5. A converter according to claim 1, wherein the secondary inductor winding is connected to the secondary winding through the rectifier circuit.

6. A converter according to claim 2, wherein the inductor further includes an auxiliary inductor winding connected between the second input terminal and the clamp circuit.

7. A converter according to claim 1, wherein: where NpT is a number of turns in the primary winding, NsT is a number of turns in the secondary winding, NpI is a number of turns in the primary inductor winding, and NsI is a number of turns in the secondary inductor winding.

NpT/NsT=NpI/NsI

8. A converter according to claim 1, wherein the primary inductor winding and the secondary inductor winding are coupled together by a magnetic core.

9. A converter according to claim 1, wherein switches of the switching circuit are switched at a frequency equal to a resonant frequency of the parallel resonant tank.

10. A converter according to claim 1, wherein the primary-side circuit further includes additional resonant capacitors connected across corresponding switches of the switching circuit.

11. A converter according to claim 1, wherein the primary-side circuit further includes a capacitor connected across the first and second input terminals.

12. A converter according to claim 1, wherein the secondary-side circuit further includes an additional resonant capacitor connected across the secondary winding.

13. A converter according to claim 1, wherein the secondary-side circuit further includes an output capacitor connected in parallel across the first and second output terminals.

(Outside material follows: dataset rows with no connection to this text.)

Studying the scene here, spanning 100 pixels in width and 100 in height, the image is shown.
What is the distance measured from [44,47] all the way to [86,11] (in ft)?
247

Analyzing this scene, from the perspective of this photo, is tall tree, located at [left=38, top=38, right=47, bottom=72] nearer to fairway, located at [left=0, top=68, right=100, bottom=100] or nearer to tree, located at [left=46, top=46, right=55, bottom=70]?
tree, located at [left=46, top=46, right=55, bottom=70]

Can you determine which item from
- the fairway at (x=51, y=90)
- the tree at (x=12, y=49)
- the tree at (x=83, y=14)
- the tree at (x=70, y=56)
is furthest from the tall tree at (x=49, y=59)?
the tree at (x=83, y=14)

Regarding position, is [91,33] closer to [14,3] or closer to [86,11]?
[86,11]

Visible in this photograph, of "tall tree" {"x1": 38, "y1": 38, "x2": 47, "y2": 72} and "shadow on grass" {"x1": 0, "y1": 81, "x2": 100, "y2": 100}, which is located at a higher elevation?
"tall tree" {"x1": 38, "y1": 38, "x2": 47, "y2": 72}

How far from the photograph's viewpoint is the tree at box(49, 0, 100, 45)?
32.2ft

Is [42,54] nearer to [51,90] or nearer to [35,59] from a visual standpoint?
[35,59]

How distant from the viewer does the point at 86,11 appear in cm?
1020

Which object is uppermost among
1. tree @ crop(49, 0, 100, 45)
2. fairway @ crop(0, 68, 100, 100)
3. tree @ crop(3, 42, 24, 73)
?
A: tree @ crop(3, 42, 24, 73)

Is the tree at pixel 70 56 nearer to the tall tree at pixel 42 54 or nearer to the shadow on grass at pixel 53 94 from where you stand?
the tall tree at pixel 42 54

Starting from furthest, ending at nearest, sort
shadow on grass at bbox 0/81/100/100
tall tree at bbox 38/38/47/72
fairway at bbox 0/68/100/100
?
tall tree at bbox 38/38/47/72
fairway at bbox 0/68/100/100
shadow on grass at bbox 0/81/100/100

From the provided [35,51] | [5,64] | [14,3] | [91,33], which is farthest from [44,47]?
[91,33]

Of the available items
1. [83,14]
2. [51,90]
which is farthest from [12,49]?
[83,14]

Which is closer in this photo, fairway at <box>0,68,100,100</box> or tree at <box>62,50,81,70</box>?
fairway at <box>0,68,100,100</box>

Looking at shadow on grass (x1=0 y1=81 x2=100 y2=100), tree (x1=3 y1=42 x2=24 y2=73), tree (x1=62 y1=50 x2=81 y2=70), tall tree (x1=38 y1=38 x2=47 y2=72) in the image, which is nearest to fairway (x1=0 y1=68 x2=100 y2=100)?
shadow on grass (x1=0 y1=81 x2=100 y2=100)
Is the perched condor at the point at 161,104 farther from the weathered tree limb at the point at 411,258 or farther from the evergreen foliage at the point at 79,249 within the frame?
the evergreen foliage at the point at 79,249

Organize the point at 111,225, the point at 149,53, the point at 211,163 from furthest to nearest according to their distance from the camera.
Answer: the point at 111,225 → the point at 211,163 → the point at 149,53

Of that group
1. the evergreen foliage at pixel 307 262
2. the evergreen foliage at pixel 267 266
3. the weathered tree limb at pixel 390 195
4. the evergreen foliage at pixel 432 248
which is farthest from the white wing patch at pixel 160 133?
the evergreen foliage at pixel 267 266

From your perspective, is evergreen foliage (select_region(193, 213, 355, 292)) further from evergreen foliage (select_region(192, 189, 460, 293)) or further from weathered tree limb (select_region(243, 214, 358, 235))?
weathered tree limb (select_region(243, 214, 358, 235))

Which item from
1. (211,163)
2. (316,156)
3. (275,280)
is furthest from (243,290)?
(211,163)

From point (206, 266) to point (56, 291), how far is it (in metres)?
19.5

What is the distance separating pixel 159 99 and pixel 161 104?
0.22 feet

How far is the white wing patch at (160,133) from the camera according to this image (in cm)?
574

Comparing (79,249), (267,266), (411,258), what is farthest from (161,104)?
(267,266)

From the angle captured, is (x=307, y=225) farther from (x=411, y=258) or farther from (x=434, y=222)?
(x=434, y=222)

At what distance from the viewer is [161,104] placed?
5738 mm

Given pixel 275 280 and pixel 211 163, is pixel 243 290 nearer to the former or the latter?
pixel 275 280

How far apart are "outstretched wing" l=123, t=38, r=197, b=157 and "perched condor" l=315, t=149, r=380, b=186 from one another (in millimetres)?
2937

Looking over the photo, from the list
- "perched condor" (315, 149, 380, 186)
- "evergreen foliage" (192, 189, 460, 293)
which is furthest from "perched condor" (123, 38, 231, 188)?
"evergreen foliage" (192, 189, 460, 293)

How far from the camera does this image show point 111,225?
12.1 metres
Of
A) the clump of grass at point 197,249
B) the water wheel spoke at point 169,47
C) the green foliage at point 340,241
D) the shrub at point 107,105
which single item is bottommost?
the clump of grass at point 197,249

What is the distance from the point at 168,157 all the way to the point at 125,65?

14. A converter according to claim 13, wherein the output capacitor and the secondary inductor winding are connected together to define an output filter.

15. A converter according to claim 1, wherein the switching circuit includes at least two MOSFETs.

16. A converter according to claim 1, wherein the rectifier circuit includes at least two rectifiers.

17. A converter according to claim 16, wherein the at least two rectifiers are MOSFETs.

18. A converter according to claim 16, wherein the at least two rectifiers are diodes.

19. A converter according to claim 1, wherein the switching circuit has either a full-bridge or a push-pull topology.

20. A converter according to claim 1, wherein the rectifier circuit has either a full bridge or a center-tap scheme.

21. A converter according to claim 6, wherein the primary inductor winding, the secondary inductor winding, and the auxiliary inductor winding are coupled together by a magnetic core.